- _Görev Talimatı_
Kaynak metinde "Sarayin onunde ki heykel" sözleriyle başlayan paragrafı, ana bilgilerini koruyarak madde madde yeniden yazın.

- _Kaynak Metin_
══════

Sarayin onunde ki heykel altin diye biliyorum. Kralicenin sarayda oldugunu anlamak icin binanin uzerindeki bayrak diregine bakmak gerekiyor. Eger bayrak ucuyorsa:P kralice evinde demek oluyor..

Ayi postu kalpaklari denemek istiyorsan 'The Guards' muzesine gidebilirsin. Boylelikle ne kadar sicak tuttugunu kendin test etmis olursun:P

Devamini bekliyoruz. Yarin gorusmek uzere:)

9/06/2006 02:19:00 am  
Anonymous Anonymous said...

Merakla bekliyorum devamını.. Umarım güzel şeyler yaşarsın.
Sevgiler..
EBRU

9/06/2006 06:57:00 am  
Blogger emircan said...

This comment has been removed by a blog administrator.

9/06/2006 12:04:00 pm  
Anonymous Anonymous said...

══════

- _Veri Bölümü_
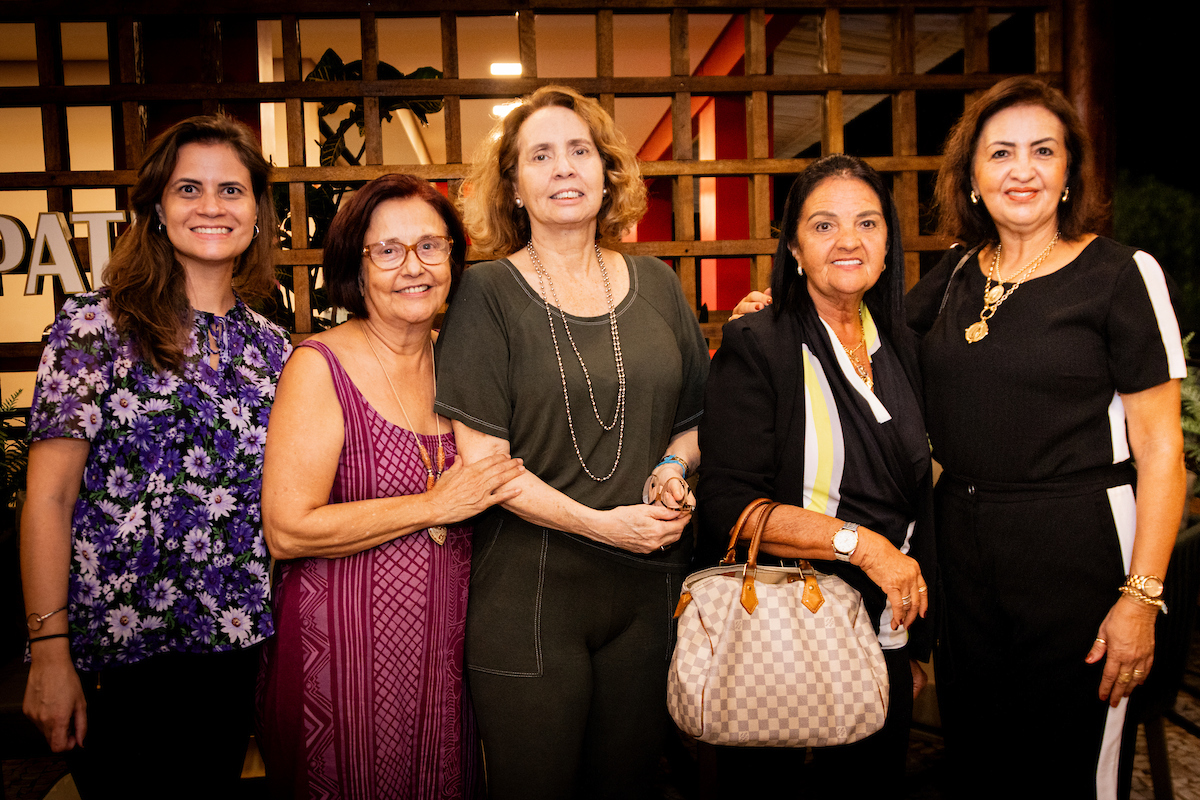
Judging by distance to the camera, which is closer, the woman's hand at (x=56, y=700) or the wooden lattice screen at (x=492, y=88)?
the woman's hand at (x=56, y=700)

══════

- _Sorunun Yanıtı_
- Yazar, sarayın önündeki heykelin altın olduğunu bildiğini söylüyor.
- Kraliçenin sarayda olup olmadığını anlamak için binanın üzerindeki bayrak direğine bakmak gerekiyor.
- Bayrak dalgalanıyorsa kraliçe evinde demektir.